— QUOTED TEXT —
6.    Restrictions on the use of derivatives

The RMS should state what policies and processes the responsible party has in
place to ensure that any derivative transactions do not breach any legal or
contractual obligations including, but not limited to, trust deed limitations,
investment management agreements and specifications in investment mandates
such as asset class investment operating ranges. It should also state what the
legal or contractual obligations are or refer to the documents which cover those
obligations.


7.    Risk analysis

There are various types of risks associated with the use of derivatives. Those
that follow as examples should not be seen as ‘exclusive’ - others may be
relevant.

The RMS should seek to detail the process by which a responsible party
assesses, monitors and controls these risks. In particular it should show that
there are systems controlling derivatives that are integrated and consistent with
other systems of the responsible party and that there are procedures in place for
derivative transactions, which are followed and reviewed. It should include
showing that there is proper separation of dealing and management of
derivatives from administration and settlement functions.


7(a) Market risk

Market risk is the primary area of concern in managing the risk of derivative
positions in a portfolio. It is also one of the most quantifiable, and specific
controls can be put in place to guard against undue risk being adopted by a fund.

— GIVEN DATA —

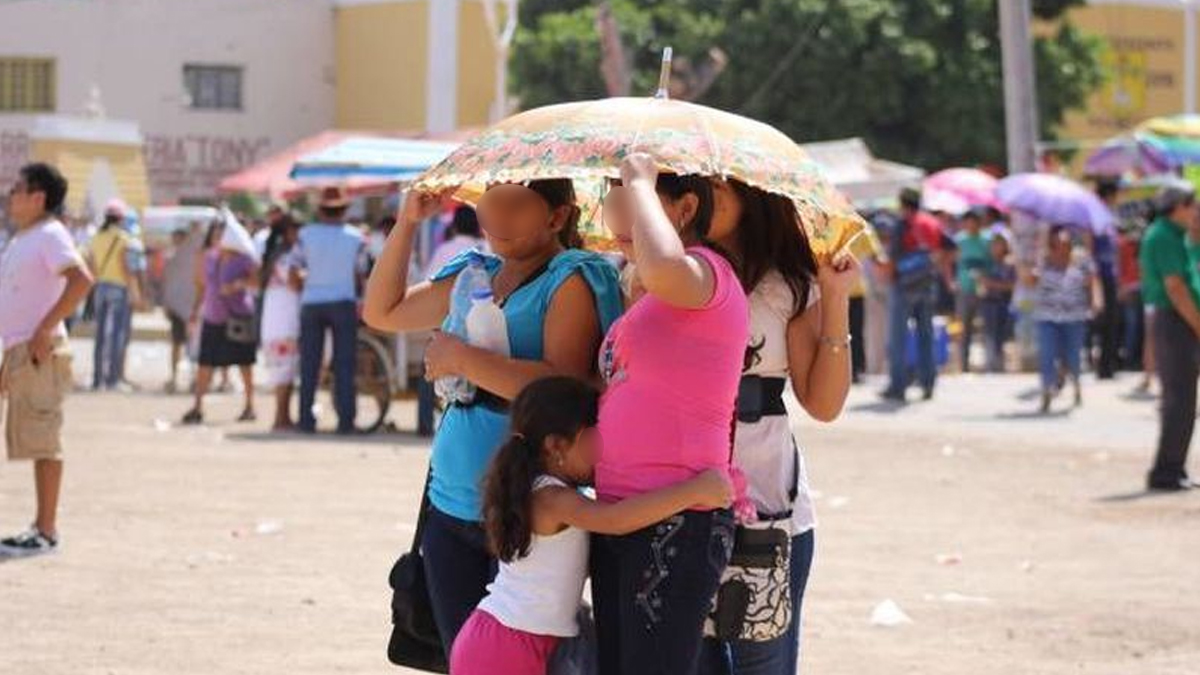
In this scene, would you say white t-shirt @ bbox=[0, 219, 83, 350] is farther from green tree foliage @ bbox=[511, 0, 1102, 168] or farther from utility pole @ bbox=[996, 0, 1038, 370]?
green tree foliage @ bbox=[511, 0, 1102, 168]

— EXERCISES —
**1.** Answer these questions using the derivatives guidance:
(a) Under section 6, besides trust deed limitations, what legal or contractual obligations are listed as examples?
(b) From which functions should the dealing and management of derivatives be separated?
(c) What is named as the primary area of concern in managing the risk of derivative positions in a portfolio?
**2.** From the derivatives guidance, extract the stretch from "7(a) Market risk" through "adopted by a fund.", copying it word for word.

— LIST OF SOLUTIONS —
**1.**
(a) Investment management agreements and specifications in investment mandates, such as asset class investment operating ranges.
(b) Administration and settlement functions.
(c) Market risk.

**2.**
7(a) Market risk

Market risk is the primary area of concern in managing the risk of derivative
positions in a portfolio. It is also one of the most quantifiable, and specific
controls can be put in place to guard against undue risk being adopted by a fund.